» What you need to do
(a) Output the blog post on preschool television verbatim from "So I was thrilled" to "here it is.".
(b) Write the next part of the preschool television blog post, picking up after its final sentence.

» Passage
——
Thus Spake J.J.

When all you do every day for 20 years is live, eat and breathe preschool television, you don’t have much else to talk about. I was at a dinner party ...
March 3, 2009

When all you do every day for 20 years is live, eat and breathe preschool television, you don’t have much else to talk about. I was at a dinner party the other night and all the New York types were talking about art, fashion and politics. I just sat there quietly waiting for the conversation to turn to puppets, co-productions or Ming-Ming Duckling, anything that I might know something about.

But it never happened. 

So you can imagine how happy I was to meet J.J. Johnson. J.J. shares my rather specialized interest in television for three- to six-year-olds. If you don’t know J.J. or his wonderful company, Sinking Ship Productions, you most certainly know his hit shows which include, This Is Daniel Cook, This is Emily Yeung and Are We There Yet?

 

During KidScreen Summit, I had the good fortune to catch up with J.J. We chatted happily for hours about “coprolite” (fossilized dinosaur poop), network script notes, and the significant differences between the two. We talked about the importance of showing kids as kids, the stresses of being a creative person running a business, and who we are most fond of among our various broadcast partners.

In short, J.J. Johnson is a kindred spirit and a friend. 

So I was thrilled when J.J. agreed to be a “guest blogger” for this week’s installment of Planet Preschool. I invited J.J. to write about whatever he wanted to. So here it is. 

Enjoy!

First off, I’d like to thank Josh for giving me the opportunity to sound off here and creating a forum for people interested in kids’ media to share their ups and downs. So, from a Sinking Ship to a Little Airplane, here goes:

For the better part of grade two, whenever I drew a picture of myself, I would always draw a little red person inside of me. For months, this went unnoticed by my teacher, her probably mistaking the red blob as just that, an extra dollop of paint. But as my mastery over crayons and paints improved that year, so too did my red person. He soon sprouted horns and a sinister-looking expression. Eventually, Ms. Cameron did ask me what exactly that thing was inside of my stomach.

“Satan.”

My answer set into motion a flurry of parent-teacher interventions the likes of which I still only have little snippets of recollections. Needless to say, for much of grade two, I thought I was possessed by the devil. 

I saw “The Exorcist” when I was seven. I wasn’t supposed to, I was warned against watching it but, as the youngest of four, my viewing habits were often determined by whatever my older brother or sisters were watching. So on one particularly fateful babysitting evening in 1987, that viewing included “The Exorcist.”
——
Stored records
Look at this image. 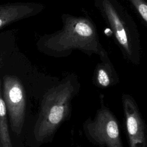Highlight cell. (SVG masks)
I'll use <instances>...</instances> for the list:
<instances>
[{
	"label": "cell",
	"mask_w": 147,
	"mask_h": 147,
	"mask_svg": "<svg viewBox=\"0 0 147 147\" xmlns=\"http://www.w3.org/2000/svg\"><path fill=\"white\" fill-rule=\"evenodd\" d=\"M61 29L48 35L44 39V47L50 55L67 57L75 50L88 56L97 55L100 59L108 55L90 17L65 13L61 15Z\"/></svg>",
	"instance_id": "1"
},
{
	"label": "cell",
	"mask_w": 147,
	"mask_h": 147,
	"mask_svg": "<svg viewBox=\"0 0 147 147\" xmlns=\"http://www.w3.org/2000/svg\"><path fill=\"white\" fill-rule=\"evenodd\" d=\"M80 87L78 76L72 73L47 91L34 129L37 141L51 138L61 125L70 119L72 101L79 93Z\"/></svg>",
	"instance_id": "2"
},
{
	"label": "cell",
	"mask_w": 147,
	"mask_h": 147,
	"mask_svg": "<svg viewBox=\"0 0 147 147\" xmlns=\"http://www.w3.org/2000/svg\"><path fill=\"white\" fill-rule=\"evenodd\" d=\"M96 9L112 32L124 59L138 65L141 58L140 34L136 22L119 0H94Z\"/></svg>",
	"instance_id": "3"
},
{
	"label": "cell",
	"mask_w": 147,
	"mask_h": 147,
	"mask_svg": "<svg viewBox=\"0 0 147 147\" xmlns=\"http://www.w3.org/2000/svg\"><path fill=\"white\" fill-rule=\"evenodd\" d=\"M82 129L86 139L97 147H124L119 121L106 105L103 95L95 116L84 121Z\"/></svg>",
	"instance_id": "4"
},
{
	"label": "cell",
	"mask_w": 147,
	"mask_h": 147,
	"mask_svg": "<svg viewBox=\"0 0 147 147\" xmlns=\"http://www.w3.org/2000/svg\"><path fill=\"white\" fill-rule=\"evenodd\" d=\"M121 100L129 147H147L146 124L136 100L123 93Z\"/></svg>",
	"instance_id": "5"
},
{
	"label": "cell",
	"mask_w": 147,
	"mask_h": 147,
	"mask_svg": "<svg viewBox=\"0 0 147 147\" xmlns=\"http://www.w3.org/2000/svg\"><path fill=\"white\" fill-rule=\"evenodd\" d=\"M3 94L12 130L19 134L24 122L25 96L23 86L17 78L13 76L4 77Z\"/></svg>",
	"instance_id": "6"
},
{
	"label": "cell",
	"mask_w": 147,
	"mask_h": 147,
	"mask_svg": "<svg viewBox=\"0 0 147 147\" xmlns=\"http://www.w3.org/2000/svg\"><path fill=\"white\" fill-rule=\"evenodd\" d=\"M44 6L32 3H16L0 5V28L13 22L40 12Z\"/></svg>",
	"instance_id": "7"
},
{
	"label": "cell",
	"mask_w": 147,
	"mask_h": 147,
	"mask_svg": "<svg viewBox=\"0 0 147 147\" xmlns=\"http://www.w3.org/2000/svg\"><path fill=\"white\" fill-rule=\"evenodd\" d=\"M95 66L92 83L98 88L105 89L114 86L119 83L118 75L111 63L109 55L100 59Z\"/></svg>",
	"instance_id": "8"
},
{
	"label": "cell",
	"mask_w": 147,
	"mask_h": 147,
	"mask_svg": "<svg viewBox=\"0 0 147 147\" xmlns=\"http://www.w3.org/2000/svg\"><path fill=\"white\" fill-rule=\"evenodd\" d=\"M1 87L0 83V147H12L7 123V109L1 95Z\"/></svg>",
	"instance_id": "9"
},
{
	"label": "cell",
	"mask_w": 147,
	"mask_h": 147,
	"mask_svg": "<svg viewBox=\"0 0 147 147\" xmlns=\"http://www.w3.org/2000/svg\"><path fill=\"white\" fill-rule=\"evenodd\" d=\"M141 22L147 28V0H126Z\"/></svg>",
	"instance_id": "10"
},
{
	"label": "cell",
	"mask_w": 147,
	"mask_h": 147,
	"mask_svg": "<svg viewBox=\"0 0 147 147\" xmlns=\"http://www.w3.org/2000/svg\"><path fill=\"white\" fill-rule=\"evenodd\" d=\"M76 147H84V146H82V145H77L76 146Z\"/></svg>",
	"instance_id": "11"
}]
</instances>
——
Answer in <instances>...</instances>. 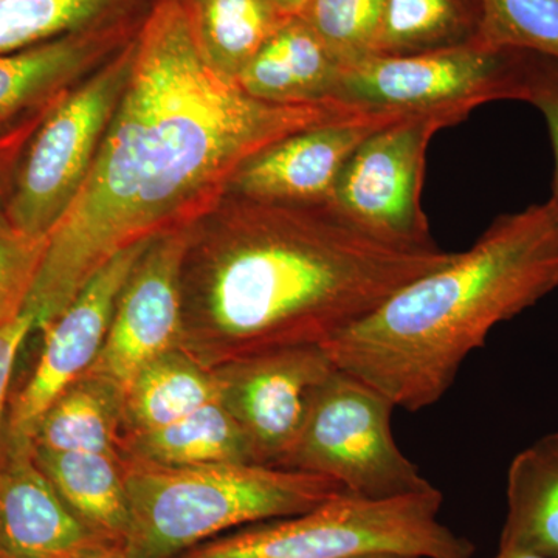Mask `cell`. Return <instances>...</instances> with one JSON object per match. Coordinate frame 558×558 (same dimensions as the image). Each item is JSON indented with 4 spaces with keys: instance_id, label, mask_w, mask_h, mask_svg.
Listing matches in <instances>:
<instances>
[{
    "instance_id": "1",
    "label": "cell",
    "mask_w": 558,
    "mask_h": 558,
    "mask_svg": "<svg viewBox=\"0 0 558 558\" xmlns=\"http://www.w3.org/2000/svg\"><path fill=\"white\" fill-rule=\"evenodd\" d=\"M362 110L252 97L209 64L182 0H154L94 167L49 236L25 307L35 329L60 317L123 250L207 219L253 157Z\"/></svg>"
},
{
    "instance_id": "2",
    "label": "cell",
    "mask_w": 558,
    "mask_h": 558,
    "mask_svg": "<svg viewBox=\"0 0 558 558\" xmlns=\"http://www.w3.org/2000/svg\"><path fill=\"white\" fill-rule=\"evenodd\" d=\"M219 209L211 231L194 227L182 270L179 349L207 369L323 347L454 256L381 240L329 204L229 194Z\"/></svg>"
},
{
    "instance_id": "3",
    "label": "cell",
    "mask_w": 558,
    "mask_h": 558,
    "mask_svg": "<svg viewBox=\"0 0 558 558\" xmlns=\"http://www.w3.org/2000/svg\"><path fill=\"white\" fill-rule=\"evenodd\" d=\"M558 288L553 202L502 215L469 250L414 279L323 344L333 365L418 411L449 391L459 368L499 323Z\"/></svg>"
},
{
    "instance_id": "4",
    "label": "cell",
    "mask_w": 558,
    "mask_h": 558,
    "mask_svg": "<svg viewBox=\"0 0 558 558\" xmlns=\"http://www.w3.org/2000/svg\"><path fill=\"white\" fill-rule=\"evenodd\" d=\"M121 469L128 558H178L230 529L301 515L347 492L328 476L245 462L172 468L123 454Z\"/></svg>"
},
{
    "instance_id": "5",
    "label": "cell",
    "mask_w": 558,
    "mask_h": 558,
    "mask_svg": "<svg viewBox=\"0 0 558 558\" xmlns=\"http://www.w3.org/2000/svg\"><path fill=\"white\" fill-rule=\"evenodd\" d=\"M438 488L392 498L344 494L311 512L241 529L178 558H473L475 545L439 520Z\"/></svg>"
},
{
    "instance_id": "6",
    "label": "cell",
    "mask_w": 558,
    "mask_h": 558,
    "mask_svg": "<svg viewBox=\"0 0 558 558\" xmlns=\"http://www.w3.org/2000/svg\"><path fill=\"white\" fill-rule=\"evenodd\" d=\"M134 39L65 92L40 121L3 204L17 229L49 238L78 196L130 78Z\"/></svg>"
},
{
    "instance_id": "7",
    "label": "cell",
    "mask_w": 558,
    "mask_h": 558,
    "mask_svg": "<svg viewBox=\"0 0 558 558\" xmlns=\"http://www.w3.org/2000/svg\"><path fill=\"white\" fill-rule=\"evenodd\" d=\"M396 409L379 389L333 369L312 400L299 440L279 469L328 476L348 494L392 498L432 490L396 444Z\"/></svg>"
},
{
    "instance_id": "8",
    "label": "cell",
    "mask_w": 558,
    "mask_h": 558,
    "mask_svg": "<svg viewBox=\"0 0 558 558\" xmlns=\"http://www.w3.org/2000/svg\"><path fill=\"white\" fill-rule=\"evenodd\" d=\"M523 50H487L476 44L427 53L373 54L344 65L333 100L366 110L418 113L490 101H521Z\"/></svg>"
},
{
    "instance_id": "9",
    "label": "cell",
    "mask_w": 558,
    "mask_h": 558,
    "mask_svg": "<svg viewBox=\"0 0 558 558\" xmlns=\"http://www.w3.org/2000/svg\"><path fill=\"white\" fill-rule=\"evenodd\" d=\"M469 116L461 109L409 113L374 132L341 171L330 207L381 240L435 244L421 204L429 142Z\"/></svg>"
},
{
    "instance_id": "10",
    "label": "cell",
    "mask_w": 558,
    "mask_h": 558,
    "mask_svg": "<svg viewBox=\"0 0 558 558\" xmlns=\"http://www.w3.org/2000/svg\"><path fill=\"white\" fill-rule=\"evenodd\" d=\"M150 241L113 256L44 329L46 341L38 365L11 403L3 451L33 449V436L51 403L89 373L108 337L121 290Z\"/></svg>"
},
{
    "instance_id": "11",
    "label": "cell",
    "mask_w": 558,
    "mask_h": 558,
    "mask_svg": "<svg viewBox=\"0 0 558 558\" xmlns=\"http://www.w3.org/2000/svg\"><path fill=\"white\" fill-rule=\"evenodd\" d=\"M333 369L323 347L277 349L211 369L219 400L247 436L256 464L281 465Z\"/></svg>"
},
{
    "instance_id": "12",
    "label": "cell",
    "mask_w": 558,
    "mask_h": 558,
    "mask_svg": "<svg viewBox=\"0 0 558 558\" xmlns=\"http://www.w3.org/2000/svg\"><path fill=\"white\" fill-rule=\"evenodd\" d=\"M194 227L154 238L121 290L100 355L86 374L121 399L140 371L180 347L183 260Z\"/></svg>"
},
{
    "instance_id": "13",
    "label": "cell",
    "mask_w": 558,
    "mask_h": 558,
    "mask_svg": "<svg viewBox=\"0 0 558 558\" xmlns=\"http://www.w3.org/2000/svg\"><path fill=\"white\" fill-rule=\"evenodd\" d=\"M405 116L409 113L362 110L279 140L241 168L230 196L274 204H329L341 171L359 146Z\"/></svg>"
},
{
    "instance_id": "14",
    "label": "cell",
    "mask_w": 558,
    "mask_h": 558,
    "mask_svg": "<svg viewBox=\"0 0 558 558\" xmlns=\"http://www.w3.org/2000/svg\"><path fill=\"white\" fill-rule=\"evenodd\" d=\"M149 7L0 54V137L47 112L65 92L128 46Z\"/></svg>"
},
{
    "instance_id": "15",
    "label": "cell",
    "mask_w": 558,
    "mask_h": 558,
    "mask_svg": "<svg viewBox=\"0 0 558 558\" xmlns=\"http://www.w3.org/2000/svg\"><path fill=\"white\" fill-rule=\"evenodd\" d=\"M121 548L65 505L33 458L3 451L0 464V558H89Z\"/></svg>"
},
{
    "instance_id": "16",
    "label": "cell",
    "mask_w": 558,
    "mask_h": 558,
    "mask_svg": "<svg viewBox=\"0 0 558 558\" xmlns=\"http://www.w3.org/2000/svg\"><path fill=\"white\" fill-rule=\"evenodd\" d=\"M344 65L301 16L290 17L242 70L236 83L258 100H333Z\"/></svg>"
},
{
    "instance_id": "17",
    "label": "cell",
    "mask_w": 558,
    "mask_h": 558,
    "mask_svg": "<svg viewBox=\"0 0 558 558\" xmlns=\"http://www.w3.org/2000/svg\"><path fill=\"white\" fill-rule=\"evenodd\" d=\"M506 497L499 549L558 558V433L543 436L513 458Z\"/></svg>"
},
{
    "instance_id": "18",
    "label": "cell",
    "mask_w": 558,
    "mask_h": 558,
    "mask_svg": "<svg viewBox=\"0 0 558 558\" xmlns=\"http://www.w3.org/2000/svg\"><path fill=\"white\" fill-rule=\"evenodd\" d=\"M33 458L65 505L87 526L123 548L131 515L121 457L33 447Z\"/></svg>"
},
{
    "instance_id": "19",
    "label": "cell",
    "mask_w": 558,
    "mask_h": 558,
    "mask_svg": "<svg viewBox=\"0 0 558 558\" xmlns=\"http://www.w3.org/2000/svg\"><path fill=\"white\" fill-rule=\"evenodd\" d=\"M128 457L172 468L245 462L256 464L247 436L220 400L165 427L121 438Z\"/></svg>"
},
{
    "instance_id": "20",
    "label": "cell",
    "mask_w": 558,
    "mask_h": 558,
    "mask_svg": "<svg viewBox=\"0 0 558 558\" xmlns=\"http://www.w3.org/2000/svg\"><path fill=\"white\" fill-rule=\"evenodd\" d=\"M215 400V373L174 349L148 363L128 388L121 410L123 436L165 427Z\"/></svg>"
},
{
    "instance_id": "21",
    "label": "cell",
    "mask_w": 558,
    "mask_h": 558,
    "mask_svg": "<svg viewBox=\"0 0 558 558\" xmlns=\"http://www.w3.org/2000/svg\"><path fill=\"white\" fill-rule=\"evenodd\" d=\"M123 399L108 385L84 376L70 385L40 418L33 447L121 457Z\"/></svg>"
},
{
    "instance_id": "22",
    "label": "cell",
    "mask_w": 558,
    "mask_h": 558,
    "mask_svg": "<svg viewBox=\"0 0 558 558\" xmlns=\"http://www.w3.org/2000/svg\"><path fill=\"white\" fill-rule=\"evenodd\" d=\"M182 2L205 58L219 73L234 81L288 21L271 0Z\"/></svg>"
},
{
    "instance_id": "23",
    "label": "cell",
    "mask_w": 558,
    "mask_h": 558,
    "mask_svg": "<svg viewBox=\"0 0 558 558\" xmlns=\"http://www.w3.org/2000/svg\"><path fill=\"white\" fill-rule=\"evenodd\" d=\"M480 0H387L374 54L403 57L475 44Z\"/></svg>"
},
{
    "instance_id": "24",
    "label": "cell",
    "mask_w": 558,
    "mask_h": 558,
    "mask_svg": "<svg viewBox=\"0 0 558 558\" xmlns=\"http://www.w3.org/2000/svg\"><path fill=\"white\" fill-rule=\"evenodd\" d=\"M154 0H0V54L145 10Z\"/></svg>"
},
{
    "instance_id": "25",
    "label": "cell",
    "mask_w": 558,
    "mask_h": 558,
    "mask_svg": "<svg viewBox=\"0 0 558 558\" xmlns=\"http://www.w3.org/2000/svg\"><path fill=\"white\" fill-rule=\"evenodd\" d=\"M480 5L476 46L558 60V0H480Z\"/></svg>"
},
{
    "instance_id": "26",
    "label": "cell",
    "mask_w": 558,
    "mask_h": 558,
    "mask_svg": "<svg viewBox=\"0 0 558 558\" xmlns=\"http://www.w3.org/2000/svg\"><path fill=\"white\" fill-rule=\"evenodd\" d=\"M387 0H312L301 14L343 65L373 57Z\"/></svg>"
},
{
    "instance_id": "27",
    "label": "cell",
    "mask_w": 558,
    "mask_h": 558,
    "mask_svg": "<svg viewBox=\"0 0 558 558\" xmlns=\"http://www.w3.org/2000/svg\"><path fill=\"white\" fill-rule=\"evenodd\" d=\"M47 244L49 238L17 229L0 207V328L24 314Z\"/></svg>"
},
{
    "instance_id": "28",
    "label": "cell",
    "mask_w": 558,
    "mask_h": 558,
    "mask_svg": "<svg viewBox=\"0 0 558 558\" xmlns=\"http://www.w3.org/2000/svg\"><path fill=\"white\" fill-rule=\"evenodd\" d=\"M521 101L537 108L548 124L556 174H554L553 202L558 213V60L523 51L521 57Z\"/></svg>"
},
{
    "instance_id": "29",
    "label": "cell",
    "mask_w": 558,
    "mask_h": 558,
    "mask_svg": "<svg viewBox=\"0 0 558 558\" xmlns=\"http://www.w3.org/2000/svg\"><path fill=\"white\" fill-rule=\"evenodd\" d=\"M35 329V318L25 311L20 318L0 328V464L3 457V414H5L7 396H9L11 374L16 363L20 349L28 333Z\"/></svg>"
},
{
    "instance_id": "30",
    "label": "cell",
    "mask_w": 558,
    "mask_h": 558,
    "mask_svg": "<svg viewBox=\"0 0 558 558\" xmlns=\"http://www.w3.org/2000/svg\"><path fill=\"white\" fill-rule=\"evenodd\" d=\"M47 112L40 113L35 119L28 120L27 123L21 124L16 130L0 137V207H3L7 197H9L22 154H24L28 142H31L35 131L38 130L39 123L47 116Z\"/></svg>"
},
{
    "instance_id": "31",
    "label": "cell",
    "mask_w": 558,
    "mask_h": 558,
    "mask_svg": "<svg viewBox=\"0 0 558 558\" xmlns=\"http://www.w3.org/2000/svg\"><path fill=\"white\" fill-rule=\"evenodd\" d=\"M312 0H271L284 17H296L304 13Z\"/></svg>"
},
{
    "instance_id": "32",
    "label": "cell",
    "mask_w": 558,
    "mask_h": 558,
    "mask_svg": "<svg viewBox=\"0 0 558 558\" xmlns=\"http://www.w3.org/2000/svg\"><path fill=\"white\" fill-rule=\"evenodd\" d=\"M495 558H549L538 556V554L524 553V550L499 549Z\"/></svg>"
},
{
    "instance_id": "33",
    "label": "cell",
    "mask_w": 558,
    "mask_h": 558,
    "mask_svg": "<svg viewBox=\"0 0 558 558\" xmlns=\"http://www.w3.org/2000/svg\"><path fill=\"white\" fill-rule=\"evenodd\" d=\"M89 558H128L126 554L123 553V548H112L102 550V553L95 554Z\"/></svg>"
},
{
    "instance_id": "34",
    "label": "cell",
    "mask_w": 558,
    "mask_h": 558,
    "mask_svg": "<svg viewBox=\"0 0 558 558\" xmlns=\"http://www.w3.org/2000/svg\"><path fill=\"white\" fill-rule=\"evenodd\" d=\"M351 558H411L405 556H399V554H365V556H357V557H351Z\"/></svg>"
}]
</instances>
——
» Answers to the problems
(a)
So I was thrilled when J.J. agreed to be a “guest blogger” for this week’s installment of Planet Preschool. I invited J.J. to write about whatever he wanted to. So here it is.

(b)
While my older siblings watched the film in our family room, I tried to busy myself in the adjoining playroom with my Ghostbusters figurines. But, as the demonic screams from the other room increased in volume, my resolve to stay by myself diminished. Eventually, my mind had conjured up such frightening imagery from those noises that I figured the actual movie couldn’t be as bad as what my imagination had wrought. I was wrong.

I think we all have these “media moments” in our lives, moments where you see something on screen and it has such a powerful impact on you that it feels almost as though it’s seared into your mind. For me, seeing that girl’s head twist around was one such moment. But not one that I necessarily regret, because over that – mostly sleepless – year I thought about religion, life and death, spirituality, fate and how to get a demon out of me. There were so many different ideas that sprung forth from that one exposure.

 

Throughout my childhood, my brain was “seared” countless times by these types of moments: going through the “Polka Dot Door” to see how crayons were made and realizing that things are actually “made;” watching Pee-wee Herman connect the dots on his show, “connect the dots, la la la la laaaa” and being blown away by just how creative and magical it all was; watching an alien rip  out of someone’s chest in Aliens – another bad babysitting night, but inspiration for a whole new thing to draw inside of me.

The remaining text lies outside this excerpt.